During this phase, learners get to demonstrate what they learned and apply the material in a way that makes sense to them. This goes beyond reflection and personal understanding in that learners have to create something that is individualized and extends beyond the lesson with applicability to the learners’ everyday lives.

At the end of her post, Gerstein provides an example of the four stages in a particular course, which is quite helpful.

I find it very important to think about lectures, discussions, assignments, etc. in a more holistic fashion, as part of a larger process that is justified by more than my own sense of, well, this is just how it’s been done before so I’ll continue doing it. I do strongly agree that beginning with an “experiential exercise” of some kind makes sense, and I’ve tried to incorporate some of that in my philosophy classes, trying to find some way to help students engage with the problems at hand to be energized to pursue them further. Thought experiments, discussions of current events, and eliciting personal experiences in journals are ways I’ve tried so far. I’ve also used journals as reflection tools, and small group discussion and presentations for the same purpose. I suppose the last phase, demonstration and application, would correspond to an essay in philosophy, and I’ve even at times tried to incorporate their own everyday lives into essays, by scaffolding essay assignments that begin with their own views, then use the texts read to support or criticize or encourage change in their own views. Of course, that doesn’t take place inside the classroom, and I’m not sure it always has to.

Perhaps this model resonated with me b/c I’m already doing these things, sometimes, in some classes, without really thinking about the whole picture.

Summary of my thoughts on flipping the classroom in Philosophy

  • The flipped classroom idea as a bare bones notion of taking lectures outside the classroom and doing other things inside it is not enough to address the concerns I’ve been having with my class time.

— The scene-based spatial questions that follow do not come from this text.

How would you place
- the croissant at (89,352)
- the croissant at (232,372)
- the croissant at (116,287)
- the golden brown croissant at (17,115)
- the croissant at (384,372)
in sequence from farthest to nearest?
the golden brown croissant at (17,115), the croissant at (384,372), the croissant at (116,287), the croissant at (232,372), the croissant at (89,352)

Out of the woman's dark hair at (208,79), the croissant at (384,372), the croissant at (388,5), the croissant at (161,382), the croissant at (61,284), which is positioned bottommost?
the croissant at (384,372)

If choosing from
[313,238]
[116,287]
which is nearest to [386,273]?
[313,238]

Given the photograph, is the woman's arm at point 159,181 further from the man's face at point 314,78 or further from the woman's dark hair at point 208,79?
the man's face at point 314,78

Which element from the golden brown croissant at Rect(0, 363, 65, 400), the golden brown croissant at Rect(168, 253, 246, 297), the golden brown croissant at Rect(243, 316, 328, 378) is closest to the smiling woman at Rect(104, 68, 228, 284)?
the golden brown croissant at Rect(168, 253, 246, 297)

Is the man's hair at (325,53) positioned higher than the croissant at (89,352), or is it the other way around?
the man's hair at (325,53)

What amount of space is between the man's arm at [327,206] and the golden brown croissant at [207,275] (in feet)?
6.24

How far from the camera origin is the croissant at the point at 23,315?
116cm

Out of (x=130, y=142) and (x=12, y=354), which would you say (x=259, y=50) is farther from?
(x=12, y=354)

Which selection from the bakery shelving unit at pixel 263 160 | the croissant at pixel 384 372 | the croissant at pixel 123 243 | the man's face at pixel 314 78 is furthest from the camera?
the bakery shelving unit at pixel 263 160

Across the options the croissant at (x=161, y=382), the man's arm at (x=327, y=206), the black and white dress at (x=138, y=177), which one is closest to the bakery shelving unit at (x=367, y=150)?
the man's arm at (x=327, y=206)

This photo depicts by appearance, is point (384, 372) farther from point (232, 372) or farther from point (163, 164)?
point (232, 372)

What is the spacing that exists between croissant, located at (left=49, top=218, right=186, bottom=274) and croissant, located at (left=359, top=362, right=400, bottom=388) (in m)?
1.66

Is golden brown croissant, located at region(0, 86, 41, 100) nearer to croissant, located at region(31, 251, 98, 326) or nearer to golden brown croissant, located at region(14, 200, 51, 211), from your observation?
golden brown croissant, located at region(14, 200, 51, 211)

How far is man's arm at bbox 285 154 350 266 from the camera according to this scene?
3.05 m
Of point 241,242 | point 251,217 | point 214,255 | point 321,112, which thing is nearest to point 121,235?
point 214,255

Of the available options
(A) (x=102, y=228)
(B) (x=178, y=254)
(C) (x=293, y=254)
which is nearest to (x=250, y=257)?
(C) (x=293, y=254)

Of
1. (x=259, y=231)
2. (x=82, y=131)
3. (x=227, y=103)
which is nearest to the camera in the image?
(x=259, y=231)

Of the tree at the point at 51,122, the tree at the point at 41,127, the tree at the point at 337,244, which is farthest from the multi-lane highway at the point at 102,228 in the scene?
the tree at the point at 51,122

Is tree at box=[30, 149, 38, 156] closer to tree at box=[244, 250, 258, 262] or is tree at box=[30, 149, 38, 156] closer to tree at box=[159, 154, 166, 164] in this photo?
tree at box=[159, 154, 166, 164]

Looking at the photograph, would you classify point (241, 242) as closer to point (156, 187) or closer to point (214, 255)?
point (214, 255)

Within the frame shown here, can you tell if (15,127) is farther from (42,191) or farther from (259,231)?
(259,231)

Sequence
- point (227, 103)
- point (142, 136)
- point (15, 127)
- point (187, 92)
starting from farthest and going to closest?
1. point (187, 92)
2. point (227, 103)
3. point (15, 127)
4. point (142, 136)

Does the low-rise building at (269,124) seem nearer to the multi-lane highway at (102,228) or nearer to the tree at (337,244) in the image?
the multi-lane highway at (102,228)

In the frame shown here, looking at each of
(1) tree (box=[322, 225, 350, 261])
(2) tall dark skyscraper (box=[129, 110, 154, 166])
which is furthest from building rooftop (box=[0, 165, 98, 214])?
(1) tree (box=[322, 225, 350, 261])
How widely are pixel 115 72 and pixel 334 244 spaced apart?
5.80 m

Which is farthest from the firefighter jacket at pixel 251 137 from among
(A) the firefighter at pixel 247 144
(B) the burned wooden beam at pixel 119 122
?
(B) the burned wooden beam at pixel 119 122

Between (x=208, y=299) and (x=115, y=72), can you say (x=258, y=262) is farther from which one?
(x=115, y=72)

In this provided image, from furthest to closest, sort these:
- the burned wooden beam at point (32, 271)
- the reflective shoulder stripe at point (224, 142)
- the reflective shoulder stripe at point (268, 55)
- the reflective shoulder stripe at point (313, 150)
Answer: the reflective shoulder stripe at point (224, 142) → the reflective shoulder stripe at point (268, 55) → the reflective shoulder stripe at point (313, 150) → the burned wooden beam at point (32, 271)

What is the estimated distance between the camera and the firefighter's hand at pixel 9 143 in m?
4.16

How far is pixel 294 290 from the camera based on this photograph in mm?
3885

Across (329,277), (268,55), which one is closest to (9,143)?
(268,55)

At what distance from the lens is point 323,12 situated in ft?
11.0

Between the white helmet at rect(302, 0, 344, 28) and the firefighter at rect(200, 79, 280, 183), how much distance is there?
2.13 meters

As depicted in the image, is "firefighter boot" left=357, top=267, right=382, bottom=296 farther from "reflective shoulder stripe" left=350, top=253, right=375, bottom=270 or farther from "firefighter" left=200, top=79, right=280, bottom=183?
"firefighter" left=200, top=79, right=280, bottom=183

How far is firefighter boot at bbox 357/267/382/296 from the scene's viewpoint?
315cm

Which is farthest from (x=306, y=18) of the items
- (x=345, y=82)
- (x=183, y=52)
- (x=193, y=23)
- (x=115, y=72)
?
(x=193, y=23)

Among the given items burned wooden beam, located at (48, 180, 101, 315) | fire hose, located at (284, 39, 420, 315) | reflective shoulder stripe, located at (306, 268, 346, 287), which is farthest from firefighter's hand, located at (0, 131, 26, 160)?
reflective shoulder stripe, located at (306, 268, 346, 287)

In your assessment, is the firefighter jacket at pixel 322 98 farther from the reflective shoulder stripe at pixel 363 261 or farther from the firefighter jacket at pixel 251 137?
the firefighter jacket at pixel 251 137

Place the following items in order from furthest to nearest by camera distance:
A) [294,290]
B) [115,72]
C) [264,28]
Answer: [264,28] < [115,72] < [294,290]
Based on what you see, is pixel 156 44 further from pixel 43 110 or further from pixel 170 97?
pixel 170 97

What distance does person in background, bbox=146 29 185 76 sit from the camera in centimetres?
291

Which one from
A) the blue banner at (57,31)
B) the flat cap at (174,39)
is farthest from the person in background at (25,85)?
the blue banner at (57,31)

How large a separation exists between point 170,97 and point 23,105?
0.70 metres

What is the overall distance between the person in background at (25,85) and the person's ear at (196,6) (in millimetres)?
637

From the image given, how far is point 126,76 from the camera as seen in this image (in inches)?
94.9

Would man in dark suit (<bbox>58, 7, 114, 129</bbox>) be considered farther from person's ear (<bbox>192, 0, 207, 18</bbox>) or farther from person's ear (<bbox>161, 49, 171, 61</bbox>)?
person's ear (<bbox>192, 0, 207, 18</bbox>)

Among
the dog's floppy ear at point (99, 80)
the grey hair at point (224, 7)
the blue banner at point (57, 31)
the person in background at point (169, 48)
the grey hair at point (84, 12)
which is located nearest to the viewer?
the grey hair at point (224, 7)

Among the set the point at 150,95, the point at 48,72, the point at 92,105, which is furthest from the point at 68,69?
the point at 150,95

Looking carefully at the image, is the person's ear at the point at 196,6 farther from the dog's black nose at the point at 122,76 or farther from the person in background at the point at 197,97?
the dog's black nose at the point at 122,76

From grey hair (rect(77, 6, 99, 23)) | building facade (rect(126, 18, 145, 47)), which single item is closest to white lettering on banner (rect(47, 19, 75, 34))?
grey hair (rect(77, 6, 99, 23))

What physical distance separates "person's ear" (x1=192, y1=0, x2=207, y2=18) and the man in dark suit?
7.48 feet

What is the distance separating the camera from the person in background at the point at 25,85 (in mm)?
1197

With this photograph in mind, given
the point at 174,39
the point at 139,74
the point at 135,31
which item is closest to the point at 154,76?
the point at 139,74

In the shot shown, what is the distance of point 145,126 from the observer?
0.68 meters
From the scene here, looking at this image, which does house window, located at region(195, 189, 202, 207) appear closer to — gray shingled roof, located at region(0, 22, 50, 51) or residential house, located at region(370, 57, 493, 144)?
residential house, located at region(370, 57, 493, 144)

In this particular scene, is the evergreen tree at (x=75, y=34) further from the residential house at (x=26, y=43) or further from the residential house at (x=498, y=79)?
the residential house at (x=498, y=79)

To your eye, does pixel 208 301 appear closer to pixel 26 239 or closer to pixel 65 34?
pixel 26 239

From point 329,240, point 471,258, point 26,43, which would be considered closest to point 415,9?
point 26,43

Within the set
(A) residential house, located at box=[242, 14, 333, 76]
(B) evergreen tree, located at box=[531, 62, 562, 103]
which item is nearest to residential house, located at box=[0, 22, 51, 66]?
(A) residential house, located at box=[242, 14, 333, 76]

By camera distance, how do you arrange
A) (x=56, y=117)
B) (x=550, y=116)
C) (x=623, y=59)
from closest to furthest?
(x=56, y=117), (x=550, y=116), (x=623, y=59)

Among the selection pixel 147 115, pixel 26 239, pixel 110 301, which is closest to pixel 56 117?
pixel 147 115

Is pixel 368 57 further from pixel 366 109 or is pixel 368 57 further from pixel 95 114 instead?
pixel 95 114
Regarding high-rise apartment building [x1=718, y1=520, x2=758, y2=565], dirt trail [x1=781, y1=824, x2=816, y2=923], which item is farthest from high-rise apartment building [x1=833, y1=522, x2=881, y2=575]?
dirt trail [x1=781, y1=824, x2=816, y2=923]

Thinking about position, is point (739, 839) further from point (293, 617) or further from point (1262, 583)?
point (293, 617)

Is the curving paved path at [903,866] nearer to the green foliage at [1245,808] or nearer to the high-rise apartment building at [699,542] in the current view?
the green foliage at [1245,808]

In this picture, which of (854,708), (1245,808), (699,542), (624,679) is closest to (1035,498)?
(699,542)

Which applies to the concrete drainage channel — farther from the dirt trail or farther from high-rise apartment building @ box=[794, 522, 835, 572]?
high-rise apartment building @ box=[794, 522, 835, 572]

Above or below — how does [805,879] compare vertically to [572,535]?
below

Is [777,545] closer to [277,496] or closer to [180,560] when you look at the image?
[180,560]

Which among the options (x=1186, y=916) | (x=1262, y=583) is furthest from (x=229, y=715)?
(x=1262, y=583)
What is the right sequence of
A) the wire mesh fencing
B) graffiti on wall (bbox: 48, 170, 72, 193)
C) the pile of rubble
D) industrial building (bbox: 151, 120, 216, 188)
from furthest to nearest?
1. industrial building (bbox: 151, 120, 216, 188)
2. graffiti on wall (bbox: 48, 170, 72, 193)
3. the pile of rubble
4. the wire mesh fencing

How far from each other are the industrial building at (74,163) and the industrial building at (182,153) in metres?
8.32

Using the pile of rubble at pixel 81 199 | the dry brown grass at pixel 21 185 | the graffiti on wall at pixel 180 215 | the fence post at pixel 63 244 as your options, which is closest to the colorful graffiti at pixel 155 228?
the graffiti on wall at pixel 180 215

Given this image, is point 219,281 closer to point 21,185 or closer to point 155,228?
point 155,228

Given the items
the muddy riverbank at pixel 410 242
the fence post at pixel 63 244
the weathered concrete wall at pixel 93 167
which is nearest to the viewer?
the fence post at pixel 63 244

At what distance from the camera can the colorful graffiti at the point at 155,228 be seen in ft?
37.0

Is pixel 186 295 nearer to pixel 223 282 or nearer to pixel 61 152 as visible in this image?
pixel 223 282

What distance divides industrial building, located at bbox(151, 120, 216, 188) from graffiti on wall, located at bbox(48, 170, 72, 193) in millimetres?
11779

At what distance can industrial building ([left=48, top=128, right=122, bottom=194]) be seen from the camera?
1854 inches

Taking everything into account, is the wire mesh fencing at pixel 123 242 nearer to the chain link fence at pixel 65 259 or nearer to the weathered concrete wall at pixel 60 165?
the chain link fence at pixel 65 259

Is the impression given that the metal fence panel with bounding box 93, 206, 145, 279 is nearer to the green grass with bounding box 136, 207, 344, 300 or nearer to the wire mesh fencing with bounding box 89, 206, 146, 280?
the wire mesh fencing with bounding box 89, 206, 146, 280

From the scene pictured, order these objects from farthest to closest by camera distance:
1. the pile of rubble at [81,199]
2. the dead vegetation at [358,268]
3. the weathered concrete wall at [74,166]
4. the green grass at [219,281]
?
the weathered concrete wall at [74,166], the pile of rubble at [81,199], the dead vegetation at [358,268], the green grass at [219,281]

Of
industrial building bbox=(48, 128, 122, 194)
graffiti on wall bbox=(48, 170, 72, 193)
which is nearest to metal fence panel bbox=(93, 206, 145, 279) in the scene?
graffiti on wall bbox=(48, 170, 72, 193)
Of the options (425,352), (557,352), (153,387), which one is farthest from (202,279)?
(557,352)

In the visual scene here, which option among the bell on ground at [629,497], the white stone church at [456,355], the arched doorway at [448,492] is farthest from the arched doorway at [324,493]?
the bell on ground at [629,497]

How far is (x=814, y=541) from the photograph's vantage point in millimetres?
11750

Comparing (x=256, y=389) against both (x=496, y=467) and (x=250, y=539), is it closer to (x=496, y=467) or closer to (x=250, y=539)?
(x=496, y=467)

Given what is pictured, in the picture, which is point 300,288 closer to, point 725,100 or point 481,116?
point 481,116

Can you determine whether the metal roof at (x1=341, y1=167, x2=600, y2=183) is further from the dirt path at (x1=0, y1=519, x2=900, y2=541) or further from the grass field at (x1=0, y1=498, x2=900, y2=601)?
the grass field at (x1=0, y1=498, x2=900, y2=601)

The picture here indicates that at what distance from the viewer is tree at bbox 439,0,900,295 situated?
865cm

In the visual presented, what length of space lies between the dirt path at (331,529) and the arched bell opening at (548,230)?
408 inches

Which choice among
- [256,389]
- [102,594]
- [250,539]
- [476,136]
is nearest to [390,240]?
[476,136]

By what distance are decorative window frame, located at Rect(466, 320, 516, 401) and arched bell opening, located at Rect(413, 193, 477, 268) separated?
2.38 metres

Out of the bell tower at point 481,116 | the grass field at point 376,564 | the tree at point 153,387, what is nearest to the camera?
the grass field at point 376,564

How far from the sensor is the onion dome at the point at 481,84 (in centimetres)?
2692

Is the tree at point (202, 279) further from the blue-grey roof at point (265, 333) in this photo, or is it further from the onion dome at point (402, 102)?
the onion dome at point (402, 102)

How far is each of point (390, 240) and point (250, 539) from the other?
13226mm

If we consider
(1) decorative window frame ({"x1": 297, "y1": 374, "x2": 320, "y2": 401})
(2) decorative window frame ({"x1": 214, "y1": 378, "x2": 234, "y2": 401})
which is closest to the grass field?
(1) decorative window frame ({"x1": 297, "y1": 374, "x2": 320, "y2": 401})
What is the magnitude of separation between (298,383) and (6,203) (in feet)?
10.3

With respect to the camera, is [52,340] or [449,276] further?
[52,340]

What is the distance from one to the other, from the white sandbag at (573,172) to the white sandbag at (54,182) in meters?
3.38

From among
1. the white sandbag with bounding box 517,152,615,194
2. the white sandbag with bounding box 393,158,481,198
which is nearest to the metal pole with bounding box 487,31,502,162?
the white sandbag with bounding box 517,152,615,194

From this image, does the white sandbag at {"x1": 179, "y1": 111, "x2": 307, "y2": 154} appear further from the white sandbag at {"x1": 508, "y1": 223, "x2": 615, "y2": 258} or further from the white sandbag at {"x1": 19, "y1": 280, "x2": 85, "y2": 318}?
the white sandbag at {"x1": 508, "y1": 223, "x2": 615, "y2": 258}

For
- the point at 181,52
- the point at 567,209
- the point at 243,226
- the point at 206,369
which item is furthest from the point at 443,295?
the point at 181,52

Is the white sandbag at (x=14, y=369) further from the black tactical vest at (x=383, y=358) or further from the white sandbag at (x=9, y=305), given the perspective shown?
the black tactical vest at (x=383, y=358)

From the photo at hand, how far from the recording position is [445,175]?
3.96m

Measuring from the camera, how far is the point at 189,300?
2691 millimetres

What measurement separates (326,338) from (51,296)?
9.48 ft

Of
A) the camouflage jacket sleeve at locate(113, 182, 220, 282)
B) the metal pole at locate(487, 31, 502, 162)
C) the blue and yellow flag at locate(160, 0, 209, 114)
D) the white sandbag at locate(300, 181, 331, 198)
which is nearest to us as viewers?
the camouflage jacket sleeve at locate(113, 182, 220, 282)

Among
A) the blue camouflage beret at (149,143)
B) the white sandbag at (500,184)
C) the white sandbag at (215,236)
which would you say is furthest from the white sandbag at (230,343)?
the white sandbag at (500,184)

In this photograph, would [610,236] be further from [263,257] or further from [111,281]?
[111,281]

I need to think more about just what those lectures would look like, whether inside or outside.
  • If done at all, I agree with Gerstein that it would be best consciously done as part of a larger model, where one has a good sense of what one is doing inside the classroom and why.
  • I still, at the moment, want to hold on to doing the lecture in the classroom, because it allows for interactivity during the lecture, which energizes both me and the students if done well. I try to only rarely just talk myself for much more than about 10 minutes, and then ask probing questions to get a mini-discussion going, before going back to the lecture. If the lecture is short overall, I can still have time to do the other things during class.

In a later post (“Flipped Classroom: The Full Picture for Higher Education”), Gerstein sums up nicely how I feel at the moment about the flipped classroom:

If video lectures drive the instruction, it is just a repackaging of a more traditional model of didactic learning.  It is not a new paradigm nor pedagogy of learning.